Die Behörden Libanons haben mit dem Bau einer Mauer um das grösste palästinensische Flüchtlingslager im Land Empörung bei Palästinensern ausgelöst. Die libanesischen Behörden sehen das überbevölkerte und von Armut geprägte Lager als Rückzugsort für radikale Muslime.
Sie wollen mit der Mauer die Sicherheit im Lager Ain al-Hilweh nahe der südlichen Hafenstadt Sidon erhöhen, wie ein libanesischer Militärvertreter am Montag der Nachrichtenagentur AFP sagte. Ein Vertreter des Flüchtlingslagers, Fuad Othman, nannte die Mauer dagegen eine «Provokation».
Auch der Chef der palästinensischen Sicherheitskräfte im Libanon, Munir al-Makdah, kritisierte den Bau. Die Mauer bedeute für die Bewohner «psychologischen Druck». «Wir bräuchten keine Absperrungen und Wachtürme, wenn die libanesische Regierung schon längst eine Lösung für die Präsenz der Palästinenser im Land gefunden hätte», sagte er.
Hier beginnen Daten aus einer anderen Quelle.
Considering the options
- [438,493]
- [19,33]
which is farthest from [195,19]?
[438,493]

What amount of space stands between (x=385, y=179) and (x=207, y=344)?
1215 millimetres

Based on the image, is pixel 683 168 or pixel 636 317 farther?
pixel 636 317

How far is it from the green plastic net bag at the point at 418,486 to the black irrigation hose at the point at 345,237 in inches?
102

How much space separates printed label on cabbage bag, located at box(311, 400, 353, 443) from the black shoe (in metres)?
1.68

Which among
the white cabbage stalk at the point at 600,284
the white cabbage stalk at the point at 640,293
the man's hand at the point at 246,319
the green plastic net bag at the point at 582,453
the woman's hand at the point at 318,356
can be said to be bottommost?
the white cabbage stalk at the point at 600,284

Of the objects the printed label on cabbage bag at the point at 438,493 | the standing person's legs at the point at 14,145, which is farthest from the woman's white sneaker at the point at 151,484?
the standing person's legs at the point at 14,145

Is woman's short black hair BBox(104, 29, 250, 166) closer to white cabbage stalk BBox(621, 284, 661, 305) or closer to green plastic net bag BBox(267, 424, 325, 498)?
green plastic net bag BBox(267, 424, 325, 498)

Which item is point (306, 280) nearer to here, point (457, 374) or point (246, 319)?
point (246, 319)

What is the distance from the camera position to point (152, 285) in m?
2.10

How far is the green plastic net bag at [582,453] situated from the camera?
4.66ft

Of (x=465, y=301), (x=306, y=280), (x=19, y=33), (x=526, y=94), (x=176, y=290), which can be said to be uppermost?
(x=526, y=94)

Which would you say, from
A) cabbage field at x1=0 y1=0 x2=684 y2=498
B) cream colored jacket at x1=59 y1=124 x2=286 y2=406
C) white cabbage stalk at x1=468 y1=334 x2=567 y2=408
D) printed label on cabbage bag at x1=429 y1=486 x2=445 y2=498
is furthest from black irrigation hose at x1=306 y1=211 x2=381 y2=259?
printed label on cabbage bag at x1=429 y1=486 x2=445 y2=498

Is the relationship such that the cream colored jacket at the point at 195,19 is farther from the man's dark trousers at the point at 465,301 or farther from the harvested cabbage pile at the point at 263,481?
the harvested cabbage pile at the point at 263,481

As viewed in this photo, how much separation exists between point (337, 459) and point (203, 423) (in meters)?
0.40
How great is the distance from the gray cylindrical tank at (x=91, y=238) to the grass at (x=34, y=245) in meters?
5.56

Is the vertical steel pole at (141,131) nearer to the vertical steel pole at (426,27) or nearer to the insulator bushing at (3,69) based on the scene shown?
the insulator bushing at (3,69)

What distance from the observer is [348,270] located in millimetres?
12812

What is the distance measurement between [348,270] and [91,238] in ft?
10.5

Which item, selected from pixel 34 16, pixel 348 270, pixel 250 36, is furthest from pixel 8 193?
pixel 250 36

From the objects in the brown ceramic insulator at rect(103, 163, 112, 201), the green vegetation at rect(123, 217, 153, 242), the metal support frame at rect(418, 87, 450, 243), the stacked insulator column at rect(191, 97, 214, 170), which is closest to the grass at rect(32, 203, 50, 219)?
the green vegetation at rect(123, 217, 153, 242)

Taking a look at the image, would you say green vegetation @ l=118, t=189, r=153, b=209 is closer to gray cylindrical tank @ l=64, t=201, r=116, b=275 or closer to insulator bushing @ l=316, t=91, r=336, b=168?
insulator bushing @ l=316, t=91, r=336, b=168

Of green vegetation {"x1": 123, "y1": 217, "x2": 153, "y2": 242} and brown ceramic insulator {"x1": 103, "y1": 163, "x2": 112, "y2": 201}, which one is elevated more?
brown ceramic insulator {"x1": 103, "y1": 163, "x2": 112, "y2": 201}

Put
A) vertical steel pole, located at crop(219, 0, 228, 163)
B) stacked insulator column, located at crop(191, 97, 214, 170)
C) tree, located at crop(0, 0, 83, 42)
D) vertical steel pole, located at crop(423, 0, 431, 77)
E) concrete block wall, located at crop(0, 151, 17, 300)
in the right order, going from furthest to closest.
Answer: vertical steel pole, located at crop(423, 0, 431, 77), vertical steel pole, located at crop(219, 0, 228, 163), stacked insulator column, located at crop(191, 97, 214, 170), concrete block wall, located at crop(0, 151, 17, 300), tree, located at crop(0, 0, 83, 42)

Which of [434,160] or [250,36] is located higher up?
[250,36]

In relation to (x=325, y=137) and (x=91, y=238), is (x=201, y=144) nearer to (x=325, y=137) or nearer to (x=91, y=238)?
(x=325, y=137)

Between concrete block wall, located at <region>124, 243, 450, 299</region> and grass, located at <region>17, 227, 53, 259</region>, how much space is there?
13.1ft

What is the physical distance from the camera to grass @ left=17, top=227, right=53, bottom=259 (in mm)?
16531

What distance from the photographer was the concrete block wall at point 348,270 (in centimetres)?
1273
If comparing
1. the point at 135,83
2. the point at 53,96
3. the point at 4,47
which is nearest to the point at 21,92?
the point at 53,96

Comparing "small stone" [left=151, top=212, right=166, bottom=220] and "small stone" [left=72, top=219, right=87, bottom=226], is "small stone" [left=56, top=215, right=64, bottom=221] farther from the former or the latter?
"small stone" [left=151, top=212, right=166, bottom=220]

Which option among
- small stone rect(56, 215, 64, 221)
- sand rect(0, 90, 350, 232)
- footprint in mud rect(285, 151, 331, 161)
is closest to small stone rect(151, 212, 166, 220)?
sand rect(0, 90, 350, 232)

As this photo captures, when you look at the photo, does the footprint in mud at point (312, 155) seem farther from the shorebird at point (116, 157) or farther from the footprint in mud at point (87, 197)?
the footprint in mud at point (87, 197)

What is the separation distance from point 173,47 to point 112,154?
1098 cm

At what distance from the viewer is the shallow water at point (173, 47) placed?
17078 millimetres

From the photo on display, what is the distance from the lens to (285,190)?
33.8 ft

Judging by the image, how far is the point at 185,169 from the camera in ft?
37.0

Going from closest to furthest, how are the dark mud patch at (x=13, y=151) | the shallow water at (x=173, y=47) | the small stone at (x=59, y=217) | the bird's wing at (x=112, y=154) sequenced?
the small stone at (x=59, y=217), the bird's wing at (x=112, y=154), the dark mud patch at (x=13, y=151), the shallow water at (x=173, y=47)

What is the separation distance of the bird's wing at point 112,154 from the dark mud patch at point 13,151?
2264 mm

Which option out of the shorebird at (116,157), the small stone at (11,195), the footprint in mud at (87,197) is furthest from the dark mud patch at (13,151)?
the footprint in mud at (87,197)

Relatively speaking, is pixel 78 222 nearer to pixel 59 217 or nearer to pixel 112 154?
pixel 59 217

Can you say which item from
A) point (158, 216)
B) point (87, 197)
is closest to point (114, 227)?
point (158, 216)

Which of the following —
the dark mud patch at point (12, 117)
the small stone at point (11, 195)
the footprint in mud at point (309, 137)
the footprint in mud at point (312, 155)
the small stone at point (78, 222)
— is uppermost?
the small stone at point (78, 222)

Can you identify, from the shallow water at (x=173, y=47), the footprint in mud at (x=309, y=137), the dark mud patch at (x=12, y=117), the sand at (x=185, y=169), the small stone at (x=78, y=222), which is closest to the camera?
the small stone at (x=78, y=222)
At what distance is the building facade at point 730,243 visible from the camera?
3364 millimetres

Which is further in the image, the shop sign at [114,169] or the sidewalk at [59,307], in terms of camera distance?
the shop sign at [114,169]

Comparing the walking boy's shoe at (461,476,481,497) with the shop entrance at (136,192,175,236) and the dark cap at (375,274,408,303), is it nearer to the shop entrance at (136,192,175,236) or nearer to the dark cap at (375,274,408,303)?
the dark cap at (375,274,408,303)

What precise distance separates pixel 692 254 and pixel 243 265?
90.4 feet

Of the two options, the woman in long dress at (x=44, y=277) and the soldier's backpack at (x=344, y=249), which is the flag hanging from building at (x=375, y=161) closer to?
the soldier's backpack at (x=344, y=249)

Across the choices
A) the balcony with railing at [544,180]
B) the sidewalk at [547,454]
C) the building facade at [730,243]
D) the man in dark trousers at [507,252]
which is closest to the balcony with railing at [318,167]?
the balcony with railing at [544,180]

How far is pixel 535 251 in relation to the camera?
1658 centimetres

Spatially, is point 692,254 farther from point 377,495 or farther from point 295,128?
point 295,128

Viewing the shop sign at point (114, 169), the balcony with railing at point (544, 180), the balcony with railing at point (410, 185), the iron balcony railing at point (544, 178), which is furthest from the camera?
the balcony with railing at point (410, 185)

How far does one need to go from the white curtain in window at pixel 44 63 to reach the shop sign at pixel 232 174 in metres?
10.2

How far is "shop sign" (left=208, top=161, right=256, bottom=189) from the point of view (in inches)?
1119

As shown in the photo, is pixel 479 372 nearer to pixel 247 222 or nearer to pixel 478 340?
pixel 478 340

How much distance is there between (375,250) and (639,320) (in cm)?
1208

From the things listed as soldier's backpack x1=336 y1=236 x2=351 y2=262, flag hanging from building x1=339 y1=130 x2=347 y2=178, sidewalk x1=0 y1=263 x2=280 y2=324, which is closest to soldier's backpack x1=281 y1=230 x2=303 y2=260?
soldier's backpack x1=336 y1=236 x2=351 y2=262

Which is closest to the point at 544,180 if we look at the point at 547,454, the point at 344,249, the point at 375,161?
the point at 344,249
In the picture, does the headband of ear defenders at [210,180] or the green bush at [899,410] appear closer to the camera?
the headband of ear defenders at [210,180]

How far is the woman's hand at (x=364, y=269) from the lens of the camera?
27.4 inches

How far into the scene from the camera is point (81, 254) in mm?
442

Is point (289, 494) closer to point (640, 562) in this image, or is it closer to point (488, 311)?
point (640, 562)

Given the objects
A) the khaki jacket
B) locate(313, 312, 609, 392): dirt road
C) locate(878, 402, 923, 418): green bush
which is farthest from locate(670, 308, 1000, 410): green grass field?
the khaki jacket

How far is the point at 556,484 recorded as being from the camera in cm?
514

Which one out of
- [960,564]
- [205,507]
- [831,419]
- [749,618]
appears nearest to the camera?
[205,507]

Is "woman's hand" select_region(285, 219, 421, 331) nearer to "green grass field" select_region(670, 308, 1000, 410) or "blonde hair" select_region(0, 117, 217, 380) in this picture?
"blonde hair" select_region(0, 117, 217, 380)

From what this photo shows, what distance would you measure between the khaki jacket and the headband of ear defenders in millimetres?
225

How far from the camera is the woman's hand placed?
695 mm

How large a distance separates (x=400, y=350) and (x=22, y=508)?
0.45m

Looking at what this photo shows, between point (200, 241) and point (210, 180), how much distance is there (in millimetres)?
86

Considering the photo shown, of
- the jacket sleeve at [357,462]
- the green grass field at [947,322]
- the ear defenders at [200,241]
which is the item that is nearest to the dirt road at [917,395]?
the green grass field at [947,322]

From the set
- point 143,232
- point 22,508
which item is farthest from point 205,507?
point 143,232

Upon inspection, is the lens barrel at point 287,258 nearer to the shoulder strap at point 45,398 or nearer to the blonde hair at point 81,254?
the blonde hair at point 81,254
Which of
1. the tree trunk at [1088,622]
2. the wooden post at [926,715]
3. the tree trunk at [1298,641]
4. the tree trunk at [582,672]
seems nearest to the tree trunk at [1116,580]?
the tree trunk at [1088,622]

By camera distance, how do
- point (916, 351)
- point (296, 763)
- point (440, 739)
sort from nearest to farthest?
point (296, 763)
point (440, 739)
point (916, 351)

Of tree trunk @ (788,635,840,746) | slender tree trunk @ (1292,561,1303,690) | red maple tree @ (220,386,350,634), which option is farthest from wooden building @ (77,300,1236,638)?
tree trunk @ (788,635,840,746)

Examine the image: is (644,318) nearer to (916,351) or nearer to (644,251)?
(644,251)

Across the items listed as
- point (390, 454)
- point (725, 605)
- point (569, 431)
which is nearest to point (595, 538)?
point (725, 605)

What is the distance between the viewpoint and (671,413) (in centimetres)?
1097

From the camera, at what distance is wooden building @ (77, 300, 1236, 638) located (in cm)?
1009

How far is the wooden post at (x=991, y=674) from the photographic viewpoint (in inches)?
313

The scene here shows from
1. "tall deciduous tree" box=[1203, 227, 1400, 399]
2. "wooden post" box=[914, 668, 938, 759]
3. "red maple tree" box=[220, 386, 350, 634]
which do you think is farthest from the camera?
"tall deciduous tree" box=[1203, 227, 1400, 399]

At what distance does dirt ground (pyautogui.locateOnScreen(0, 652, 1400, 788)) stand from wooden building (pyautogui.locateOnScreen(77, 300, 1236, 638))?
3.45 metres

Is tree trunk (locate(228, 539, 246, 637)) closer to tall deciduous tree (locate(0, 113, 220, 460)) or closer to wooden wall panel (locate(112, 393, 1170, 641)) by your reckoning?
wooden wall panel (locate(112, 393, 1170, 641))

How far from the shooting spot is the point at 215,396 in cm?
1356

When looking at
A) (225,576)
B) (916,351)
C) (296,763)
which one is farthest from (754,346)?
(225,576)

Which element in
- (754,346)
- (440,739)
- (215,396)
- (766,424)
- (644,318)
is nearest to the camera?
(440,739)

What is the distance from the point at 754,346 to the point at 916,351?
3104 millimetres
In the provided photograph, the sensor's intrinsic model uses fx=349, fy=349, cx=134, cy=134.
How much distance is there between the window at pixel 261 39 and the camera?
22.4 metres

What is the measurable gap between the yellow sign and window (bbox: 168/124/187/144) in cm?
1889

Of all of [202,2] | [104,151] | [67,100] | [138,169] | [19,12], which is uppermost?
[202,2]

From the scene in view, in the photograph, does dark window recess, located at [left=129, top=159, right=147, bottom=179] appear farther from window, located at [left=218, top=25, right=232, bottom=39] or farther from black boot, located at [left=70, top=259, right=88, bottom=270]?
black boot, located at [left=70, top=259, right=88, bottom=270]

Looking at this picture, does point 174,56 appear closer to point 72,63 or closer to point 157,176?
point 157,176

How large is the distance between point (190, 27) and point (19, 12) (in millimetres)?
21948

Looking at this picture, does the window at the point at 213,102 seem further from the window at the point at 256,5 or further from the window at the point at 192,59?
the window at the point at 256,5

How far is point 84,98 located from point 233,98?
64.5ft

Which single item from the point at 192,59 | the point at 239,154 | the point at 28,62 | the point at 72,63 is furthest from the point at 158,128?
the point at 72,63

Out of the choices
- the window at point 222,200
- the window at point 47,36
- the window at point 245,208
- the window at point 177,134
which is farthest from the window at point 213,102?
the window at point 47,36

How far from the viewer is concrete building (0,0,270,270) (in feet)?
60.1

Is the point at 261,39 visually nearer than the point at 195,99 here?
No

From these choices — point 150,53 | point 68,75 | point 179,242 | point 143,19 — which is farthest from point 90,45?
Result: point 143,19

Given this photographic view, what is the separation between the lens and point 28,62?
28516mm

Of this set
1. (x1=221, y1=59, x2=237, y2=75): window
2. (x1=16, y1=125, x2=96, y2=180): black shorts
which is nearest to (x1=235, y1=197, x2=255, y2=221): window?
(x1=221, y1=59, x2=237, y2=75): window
«Flüchtige Terroristen» im Lager gefasst
Ziel sei es, «das Eindringen von Terroristen» in das Lager Ain al-Hilweh zu verhindern, argumentierte der Militärvertreter, der ungenannt bleiben wollte. Es handle sich um eine Sicherheitsmassnahme, nachdem «flüchtige Terroristen», die in dem Lager Zuflucht gesucht hätten, festgenommen worden seien.
Im Internet wurden Fotos veröffentlicht, auf denen zu sehen war, wie an der Westseite des Komplexes eine Mauer und ein Wachturm errichtet wurden. Nutzer sozialer Netzwerke zogen einen Vergleich mit der Sperranlage, die Israel ab 2002 an der Grenze zum besetzten Westjordanland errichtet hatte.
Keinen Zugang für Armee
Viele palästinensische Familien leben seit Jahrzehnten als Flüchtlinge in Libanon, andere kamen aufgrund des Bürgerkriegs im benachbarten Syrien. Die libanesische Armee hat gemäss einer Vereinbarung keinen Zutritt zu palästinensischen Flüchtlingslagern, darf aber vor den Toren Position beziehen. Die Palästinenser sind somit selbst für die Sicherheit in den Flüchtlingsquartieren zuständig. In Ain al-Hilweh leben nach UNO-Angaben mehr als 61’000 palästinensische Flüchtlinge, darunter 6000, die aus Syrien flohen.